_Exercise_
Transcribe the entries below word for word, beginning at the line with "FoodBankDeliveries7 FoodBankDeliveries7" and stopping after the line with "Listing Image 7"; drop all pictures.

[Given records]

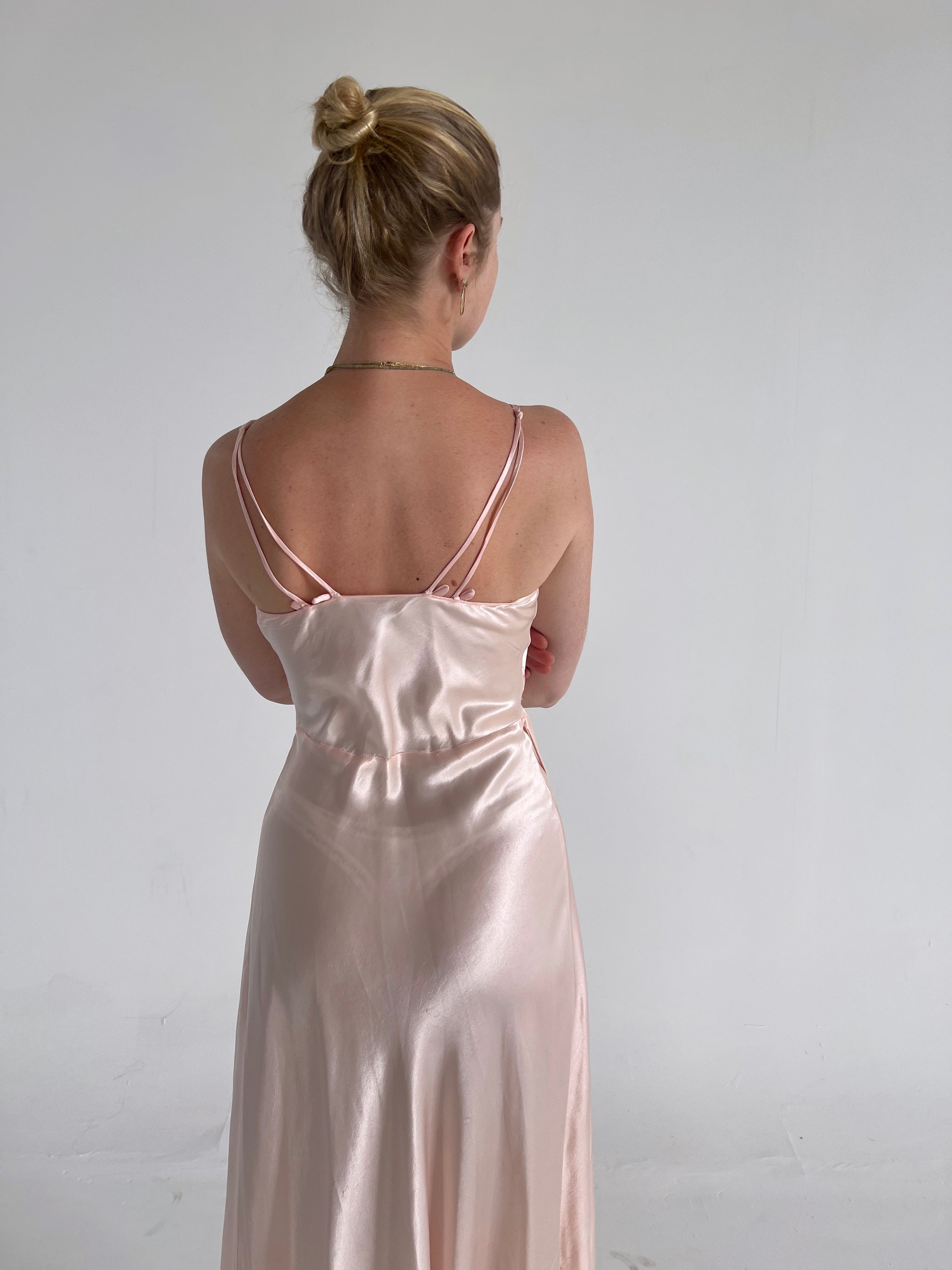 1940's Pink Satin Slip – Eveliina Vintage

[/Given records]
[Given records]

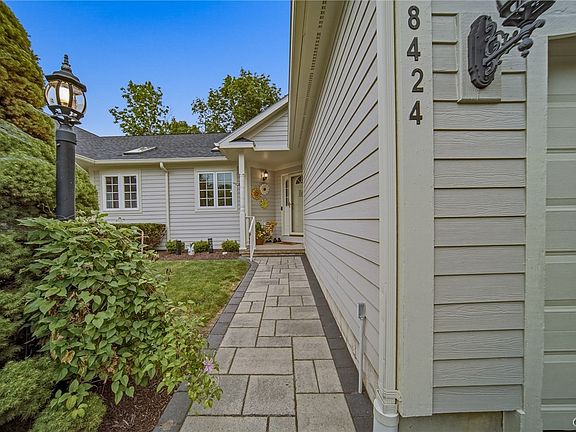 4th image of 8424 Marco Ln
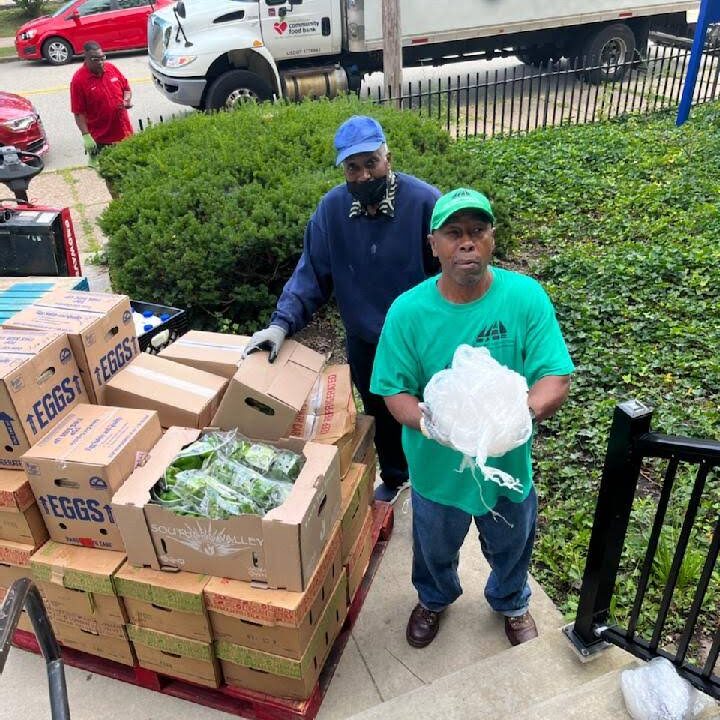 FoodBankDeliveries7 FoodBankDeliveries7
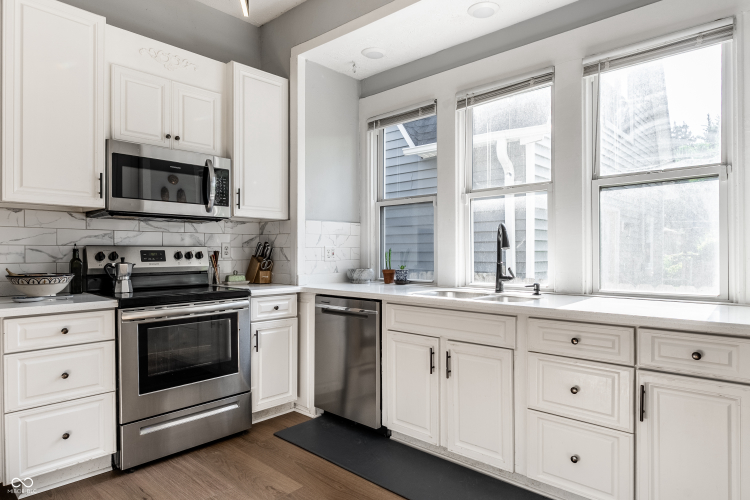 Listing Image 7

[/Given records]

_Output of the exercise_
 FoodBankDeliveries7 FoodBankDeliveries7
 Listing Image 7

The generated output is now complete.